Beyrouth (AFP) – Le juge chargé de l’enquête sur l’explosion au port de Beyrouth en 2020 a continué de défier le pouvoir mardi en inculpant le procureur général, une décision inédite dans l’histoire du Liban, rejetée par le parquet.

A la surprise générale, Tarek Bitar avait décidé lundi de reprendre son enquête sur cette explosion qui avait fait plus de 215 morts et 6.500 blessés, après une suspension de plus d’un an, malgré les énormes pressions politiques auxquelles il est soumis.

Il avait commencé par inculper lundi deux hauts responsables de la sécurité pour « homicide avec intention probable ».

Mardi, M. Bitar a inculpé le procureur général près la cour de Cassation, Ghassan Oueidate, et sept autres personnes parmi lesquelles trois magistrats, a indiqué un responsable judiciaire à l’AFP.

Le parquet a rejeté toutes les décisions du juge Bitar, lui signifiant qu’il ne pouvait pas reprendre son enquête, selon un document obtenu par l’AFP.

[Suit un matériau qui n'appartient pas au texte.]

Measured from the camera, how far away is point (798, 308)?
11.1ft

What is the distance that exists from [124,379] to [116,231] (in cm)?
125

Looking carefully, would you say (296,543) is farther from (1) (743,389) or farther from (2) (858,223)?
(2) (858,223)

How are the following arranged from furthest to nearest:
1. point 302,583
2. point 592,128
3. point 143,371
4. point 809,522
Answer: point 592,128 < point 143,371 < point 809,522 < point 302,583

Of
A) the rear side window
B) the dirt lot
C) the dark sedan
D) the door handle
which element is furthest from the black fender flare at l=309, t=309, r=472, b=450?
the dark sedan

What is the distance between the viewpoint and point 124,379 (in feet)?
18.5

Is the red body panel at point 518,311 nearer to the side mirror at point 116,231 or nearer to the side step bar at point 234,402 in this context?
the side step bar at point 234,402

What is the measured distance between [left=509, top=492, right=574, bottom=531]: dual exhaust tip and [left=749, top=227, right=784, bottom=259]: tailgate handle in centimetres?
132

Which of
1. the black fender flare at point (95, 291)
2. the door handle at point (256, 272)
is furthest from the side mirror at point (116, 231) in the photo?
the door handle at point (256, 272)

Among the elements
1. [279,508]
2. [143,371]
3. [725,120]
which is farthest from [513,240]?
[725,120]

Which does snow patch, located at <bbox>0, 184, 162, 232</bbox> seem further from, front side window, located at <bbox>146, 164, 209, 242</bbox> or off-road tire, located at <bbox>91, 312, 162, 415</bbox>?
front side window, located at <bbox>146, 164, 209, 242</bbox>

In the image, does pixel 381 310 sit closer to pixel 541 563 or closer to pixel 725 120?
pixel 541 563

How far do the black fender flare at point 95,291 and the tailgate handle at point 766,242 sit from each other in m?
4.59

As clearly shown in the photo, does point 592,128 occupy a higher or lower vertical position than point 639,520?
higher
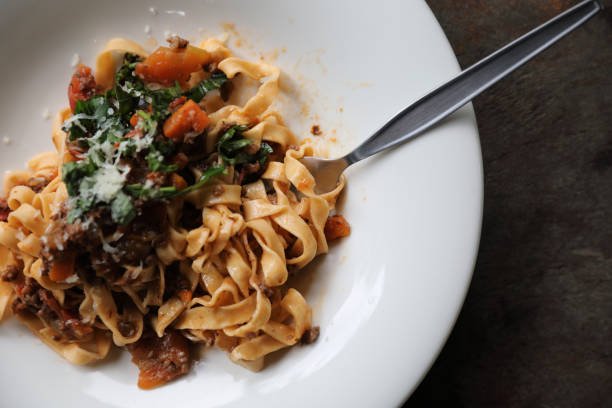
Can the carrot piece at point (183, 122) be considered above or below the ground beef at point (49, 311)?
above

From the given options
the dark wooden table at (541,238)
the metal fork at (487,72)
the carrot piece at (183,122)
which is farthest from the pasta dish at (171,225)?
the dark wooden table at (541,238)

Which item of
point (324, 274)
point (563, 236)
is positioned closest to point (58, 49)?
point (324, 274)

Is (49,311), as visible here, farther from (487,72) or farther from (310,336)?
(487,72)

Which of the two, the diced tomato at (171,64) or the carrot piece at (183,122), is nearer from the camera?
the carrot piece at (183,122)

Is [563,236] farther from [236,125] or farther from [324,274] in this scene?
[236,125]

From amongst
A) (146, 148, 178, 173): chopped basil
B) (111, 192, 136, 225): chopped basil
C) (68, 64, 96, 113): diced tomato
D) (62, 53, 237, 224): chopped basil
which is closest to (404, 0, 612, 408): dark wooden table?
(62, 53, 237, 224): chopped basil

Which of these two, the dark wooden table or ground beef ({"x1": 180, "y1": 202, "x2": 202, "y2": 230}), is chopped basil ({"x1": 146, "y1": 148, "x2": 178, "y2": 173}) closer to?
ground beef ({"x1": 180, "y1": 202, "x2": 202, "y2": 230})

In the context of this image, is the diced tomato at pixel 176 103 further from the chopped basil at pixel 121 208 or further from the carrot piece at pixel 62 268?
the carrot piece at pixel 62 268
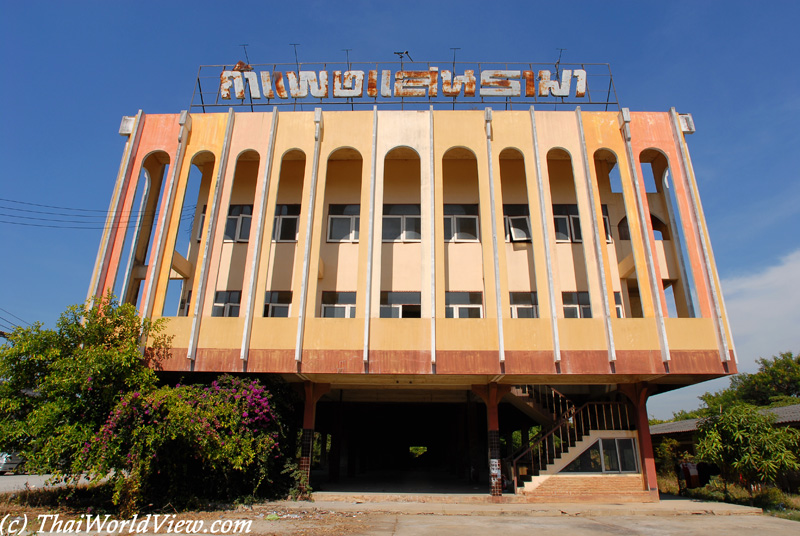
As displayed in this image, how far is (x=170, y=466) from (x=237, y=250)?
8202mm

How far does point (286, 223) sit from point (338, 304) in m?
4.04

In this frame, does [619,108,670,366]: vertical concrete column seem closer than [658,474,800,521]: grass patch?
No

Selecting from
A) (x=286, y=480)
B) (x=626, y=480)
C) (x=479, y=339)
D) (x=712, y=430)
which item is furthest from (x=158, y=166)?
(x=712, y=430)

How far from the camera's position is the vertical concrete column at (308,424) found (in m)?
15.9

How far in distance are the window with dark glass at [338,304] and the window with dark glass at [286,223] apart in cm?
273

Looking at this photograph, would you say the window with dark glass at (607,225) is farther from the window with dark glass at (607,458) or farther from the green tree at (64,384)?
the green tree at (64,384)

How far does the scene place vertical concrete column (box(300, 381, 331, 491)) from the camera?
52.2ft

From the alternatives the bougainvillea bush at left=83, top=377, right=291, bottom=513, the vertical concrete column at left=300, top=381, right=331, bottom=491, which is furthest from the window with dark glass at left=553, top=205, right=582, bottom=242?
the bougainvillea bush at left=83, top=377, right=291, bottom=513

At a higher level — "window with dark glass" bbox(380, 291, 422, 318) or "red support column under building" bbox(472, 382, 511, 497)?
"window with dark glass" bbox(380, 291, 422, 318)

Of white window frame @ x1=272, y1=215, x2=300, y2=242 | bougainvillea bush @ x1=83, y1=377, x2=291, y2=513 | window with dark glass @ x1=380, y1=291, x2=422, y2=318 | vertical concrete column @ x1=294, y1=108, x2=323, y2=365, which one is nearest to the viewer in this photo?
bougainvillea bush @ x1=83, y1=377, x2=291, y2=513

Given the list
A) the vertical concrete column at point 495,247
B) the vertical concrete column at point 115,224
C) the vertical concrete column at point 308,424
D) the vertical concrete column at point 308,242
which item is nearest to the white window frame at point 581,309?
the vertical concrete column at point 495,247

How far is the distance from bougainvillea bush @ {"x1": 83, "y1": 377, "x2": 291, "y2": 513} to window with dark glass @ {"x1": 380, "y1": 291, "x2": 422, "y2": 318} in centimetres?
527

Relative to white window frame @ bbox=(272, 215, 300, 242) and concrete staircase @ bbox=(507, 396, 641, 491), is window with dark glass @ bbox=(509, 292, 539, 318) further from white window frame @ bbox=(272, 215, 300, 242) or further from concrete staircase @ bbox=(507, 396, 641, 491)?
white window frame @ bbox=(272, 215, 300, 242)

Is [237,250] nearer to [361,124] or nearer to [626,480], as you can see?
[361,124]
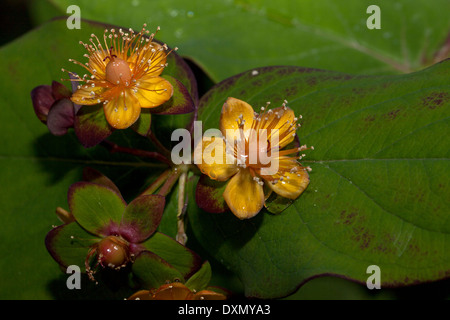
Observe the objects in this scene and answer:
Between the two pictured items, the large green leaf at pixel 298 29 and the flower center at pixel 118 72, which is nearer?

« Puisqu’il (Bitar, ndlr) considère le parquet comme inexistant, nous le considérons aussi comme inexistant », a affirmé M. Oueidate à l’AFP.

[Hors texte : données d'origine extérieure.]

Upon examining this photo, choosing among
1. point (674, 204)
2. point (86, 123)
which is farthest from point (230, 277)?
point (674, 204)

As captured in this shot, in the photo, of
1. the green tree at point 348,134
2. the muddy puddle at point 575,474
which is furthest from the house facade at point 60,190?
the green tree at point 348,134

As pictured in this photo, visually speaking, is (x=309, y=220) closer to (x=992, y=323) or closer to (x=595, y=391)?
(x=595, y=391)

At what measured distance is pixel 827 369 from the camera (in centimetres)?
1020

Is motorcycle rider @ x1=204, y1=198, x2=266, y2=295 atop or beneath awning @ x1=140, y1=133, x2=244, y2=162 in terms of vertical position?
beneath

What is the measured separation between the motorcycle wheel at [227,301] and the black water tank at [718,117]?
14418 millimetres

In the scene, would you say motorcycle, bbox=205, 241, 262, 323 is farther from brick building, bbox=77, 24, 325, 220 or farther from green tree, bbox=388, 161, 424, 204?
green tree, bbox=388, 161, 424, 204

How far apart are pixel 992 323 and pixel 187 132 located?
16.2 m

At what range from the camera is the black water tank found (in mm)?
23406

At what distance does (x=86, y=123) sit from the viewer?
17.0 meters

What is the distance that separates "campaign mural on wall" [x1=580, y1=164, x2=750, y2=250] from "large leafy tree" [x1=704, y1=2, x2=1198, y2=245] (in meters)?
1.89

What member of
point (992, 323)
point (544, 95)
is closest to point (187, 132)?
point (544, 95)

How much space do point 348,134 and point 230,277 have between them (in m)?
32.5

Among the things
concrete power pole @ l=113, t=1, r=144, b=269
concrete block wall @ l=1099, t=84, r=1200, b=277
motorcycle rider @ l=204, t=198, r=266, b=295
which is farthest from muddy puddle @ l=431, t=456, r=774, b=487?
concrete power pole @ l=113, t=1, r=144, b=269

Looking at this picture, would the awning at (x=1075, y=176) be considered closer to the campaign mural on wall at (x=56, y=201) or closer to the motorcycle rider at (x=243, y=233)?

Le juge, qui n’a pas d’affiliation politique connue, s’est mis à dos une grande partie de la classe politique, notamment le puissant parti Hezbollah pro-iranien qui avait exigé son remplacement.

Les autorités libanaises refusent depuis le début toute enquête internationale.

 Anciens ministres

« Enquête sur le port: Tarek Bitar est devenu fou », titrait mardi le quotidien Al-Akhbar, proche du Hezbollah qui domine la vie politique au Liban.

L’énorme explosion du 4 août 2020 avait été provoquée par le stockage sans précaution de centaines de tonnes de nitrate d’ammonium dans un entrepôt au port.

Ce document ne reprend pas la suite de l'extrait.